------ ИСХОДНЫЙ ДОКУМЕНТ
Две темы особенно близки автору книги и особенно тщательно им исследуются — тема «писатель и тоталитарное государство» и еврейская тема.

О взаимоотношениях Эренбурга с советской властью на Западе писали давно и много (особенно это занимало русских эмигрантов, скажем, Р. Гуля — когда-то дружившего с Эренбургом, а потом его возненавидевшего). В критическом плане эта тема в СССР была предметом лишь «разговоров на кухне». Интервью и зарубежные документы позволили Рубинштейну сказать здесь немало нового. Заметим также, что тема «Эренбург и советские диссиденты» впервые рассмотрена именно Рубинштейном — исторично и тщательно.

Еврейская тема применительно к Эренбургу казалась в СССР актуальной, когда заходила речь лишь о событиях 1948–1953 годов. Эренбург всегда подчеркивал, что он — русский писатель и проблема еврейства для него сводится к проблеме антисемитизма. В СССР все это было публично не обсуждаемо (само слово «еврей» считалось едва ли не запретным: да что Эренбург — в книге Ф. Левина «И. Бабель: Очерк творчества», изданной в Москве в 1972-м, не сыскать этого слова!). В западных публикациях последнего десятилетия еврейская тема применительно к Эренбургу обсуждалась — в эссе Ш. Маркиша, основанном на аргументированном анализе литературных текстов[949], в упомянутой книжке Б. Парамонова, наконец, в кишащей ошибками и предвзятостями книге Евы Берар именно еврейская тема (особенно сюжет 1948 года) стала главным мотивом осуждения Эренбурга. Отмечу, что уже и у нас появились публицистические выступления об этом (скажем, статья Б. Сарнова в журнале «Алеф»[950]; сошлюсь и на свою полемику с М. Гореликом в журнале «Народ Книги в мире книг»[951]). Дж. Рубинштейн уделяет еврейскому вопросу и эволюции взгляда Эренбурга на него много места (три главы посвящены этому целиком). Он подробно рассказывает о работе Эренбурга в Еврейском антифашистском комитете и о судьбе «Черной книги», об отношении писателя к государству Израиль (здесь помимо известной статьи Эренбурга «По поводу одного письма» и переведенных у нас воспоминаний Г. Меир впервые использованы чрезвычайно информативные мемуары на иврите М. Намира). В итоге читатель не может не понять, что если для Г. Меир пылкие проявления солидарности с Израилем десяти тысяч энтузиастов в Москве 1948 года самодостаточны, то Эренбург в своих действиях исходил из того, чем московские демонстрации на улице Архипова обернутся для всего еврейского населения СССР. Обсуждая позицию Эренбурга, автор не переквалифицируется в адвоката — для него важна истина, а не положительная репутация героя во что бы то ни стало, и это придает его книге особую убедительность.
------------
------ ИСХОДНЫЕ ДАННЫЕ
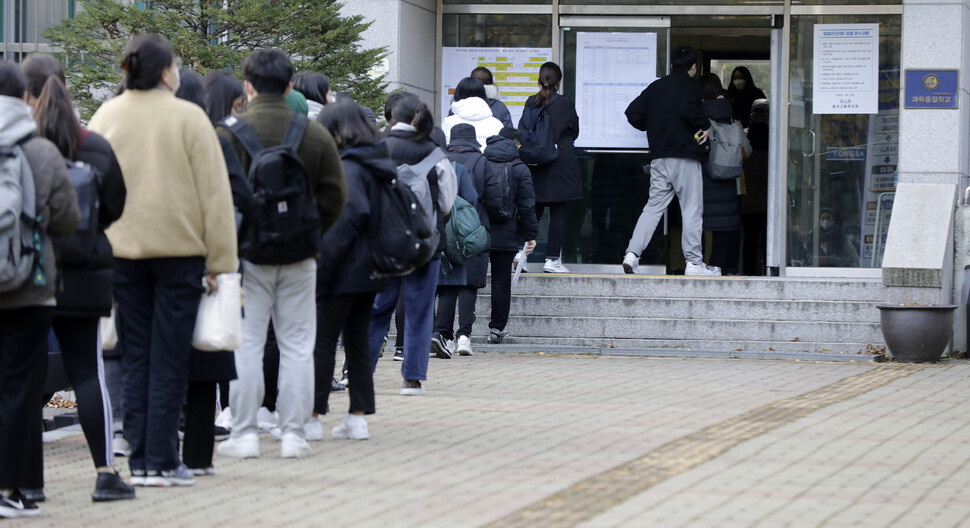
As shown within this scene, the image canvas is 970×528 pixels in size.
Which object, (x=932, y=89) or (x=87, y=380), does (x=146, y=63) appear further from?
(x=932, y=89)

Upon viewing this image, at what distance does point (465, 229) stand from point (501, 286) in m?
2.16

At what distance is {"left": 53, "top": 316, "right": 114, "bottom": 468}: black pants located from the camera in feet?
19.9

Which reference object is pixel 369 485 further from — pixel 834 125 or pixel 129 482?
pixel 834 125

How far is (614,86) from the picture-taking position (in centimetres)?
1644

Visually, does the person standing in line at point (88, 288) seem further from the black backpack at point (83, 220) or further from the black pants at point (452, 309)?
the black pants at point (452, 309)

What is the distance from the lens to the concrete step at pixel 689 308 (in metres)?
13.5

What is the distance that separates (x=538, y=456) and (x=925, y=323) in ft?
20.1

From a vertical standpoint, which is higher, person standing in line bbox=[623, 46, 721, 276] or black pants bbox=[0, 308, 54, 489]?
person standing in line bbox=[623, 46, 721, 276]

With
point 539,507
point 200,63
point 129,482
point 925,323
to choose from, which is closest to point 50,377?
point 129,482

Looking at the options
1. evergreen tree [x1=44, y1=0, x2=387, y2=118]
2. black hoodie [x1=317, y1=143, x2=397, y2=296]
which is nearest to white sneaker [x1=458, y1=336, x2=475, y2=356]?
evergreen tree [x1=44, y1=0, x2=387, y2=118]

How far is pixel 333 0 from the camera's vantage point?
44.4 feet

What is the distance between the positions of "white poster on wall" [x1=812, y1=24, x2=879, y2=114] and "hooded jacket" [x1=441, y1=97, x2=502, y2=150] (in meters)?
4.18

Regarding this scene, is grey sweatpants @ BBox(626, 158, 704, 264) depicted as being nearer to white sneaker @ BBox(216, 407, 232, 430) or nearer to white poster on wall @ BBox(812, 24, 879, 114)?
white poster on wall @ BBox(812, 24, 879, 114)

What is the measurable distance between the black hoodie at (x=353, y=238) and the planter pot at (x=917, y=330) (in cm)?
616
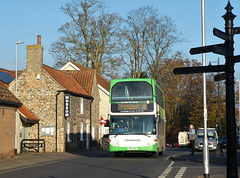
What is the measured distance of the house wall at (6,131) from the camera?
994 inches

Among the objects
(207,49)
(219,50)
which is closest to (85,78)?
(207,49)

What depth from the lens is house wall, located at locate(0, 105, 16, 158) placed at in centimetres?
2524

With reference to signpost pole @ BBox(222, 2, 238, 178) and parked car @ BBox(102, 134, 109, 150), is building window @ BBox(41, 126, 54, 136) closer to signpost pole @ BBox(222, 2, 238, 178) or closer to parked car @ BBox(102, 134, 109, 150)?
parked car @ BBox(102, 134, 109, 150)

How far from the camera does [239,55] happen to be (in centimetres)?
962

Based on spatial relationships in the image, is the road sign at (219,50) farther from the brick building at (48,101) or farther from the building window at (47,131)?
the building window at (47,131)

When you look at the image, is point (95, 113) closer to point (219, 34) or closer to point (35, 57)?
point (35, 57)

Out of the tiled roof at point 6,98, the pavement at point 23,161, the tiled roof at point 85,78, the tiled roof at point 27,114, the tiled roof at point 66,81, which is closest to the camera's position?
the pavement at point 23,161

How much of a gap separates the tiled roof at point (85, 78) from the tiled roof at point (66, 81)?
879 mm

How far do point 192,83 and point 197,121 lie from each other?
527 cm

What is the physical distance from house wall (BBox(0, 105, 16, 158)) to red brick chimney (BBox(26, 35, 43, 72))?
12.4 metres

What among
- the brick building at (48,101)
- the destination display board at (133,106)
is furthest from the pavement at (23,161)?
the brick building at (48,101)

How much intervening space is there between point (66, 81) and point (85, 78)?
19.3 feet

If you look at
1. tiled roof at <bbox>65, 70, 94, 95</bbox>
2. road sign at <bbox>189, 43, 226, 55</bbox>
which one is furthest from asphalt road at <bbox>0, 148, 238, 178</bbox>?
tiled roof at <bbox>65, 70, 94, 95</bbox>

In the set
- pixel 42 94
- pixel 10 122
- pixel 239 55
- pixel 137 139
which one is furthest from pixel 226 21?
------------
ПРОВЕРЬТЕ ПОНИМАНИЕ »
1. Перепишите из фрагмента об Эренбурге без изменений отрывок, начиная со слов «Две темы особенно» и заканчивая словами «исторично и тщательно.».
2. Переведите на английский язык предложение из фрагмента об Эренбурге: «Эренбург всегда подчеркивал, что он — русский писатель и проблема еврейства для него сводится к проблеме антисемитизма».
3. Перечислите все западные публикации последнего десятилетия, в которых, согласно фрагменту об Эренбурге, обсуждалась еврейская тема применительно к Эренбургу.
Строки здесь никак не используются.

ВАШИ ОТВЕТЫ »
1.
Две темы особенно близки автору книги и особенно тщательно им исследуются — тема «писатель и тоталитарное государство» и еврейская тема.

О взаимоотношениях Эренбурга с советской властью на Западе писали давно и много (особенно это занимало русских эмигрантов, скажем, Р. Гуля — когда-то дружившего с Эренбургом, а потом его возненавидевшего). В критическом плане эта тема в СССР была предметом лишь «разговоров на кухне». Интервью и зарубежные документы позволили Рубинштейну сказать здесь немало нового. Заметим также, что тема «Эренбург и советские диссиденты» впервые рассмотрена именно Рубинштейном — исторично и тщательно.

2. Ehrenburg always emphasized that he was a Russian writer and that for him the problem of Jewishness came down to the problem of antisemitism.

3.
- эссе Ш. Маркиша
- книжка Б. Парамонова
- книга Евы Берар